Data below ->
*** Begin section ***

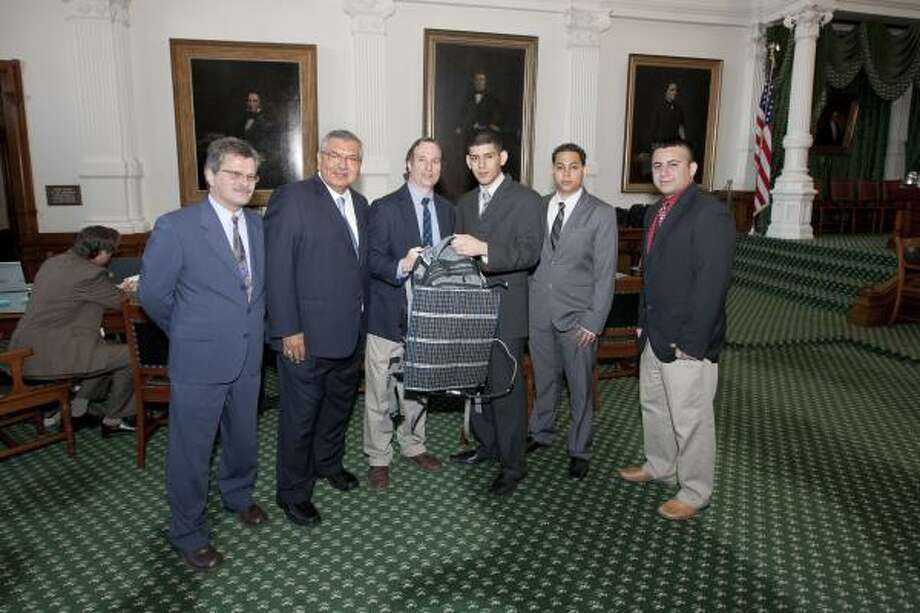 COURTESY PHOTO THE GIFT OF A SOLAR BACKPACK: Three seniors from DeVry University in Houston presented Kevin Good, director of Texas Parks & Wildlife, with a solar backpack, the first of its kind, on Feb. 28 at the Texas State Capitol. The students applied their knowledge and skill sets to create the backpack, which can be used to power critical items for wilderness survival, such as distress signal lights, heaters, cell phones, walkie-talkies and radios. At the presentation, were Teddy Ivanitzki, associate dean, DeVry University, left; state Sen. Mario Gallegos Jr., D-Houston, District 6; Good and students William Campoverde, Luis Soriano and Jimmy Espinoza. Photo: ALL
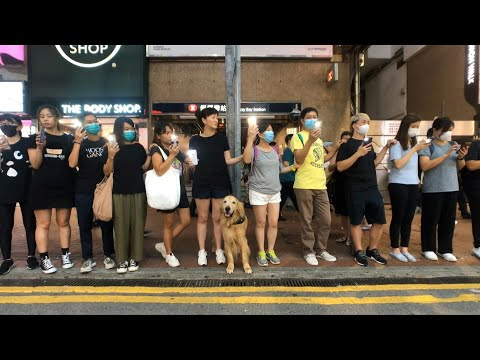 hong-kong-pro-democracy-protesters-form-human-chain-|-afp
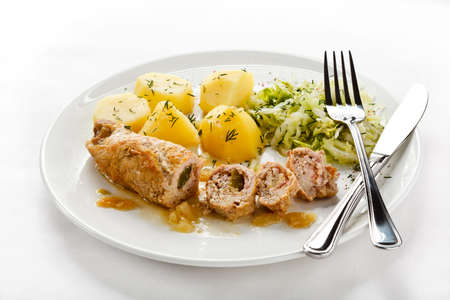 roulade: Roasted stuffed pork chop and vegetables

*** End section ***

How to complete this task -> Everything in the listing above must be restated word for word, except the images.

Solution for this exercise ->
 COURTESY PHOTO THE GIFT OF A SOLAR BACKPACK: Three seniors from DeVry University in Houston presented Kevin Good, director of Texas Parks & Wildlife, with a solar backpack, the first of its kind, on Feb. 28 at the Texas State Capitol. The students applied their knowledge and skill sets to create the backpack, which can be used to power critical items for wilderness survival, such as distress signal lights, heaters, cell phones, walkie-talkies and radios. At the presentation, were Teddy Ivanitzki, associate dean, DeVry University, left; state Sen. Mario Gallegos Jr., D-Houston, District 6; Good and students William Campoverde, Luis Soriano and Jimmy Espinoza. Photo: ALL
 hong-kong-pro-democracy-protesters-form-human-chain-|-afp
 roulade: Roasted stuffed pork chop and vegetables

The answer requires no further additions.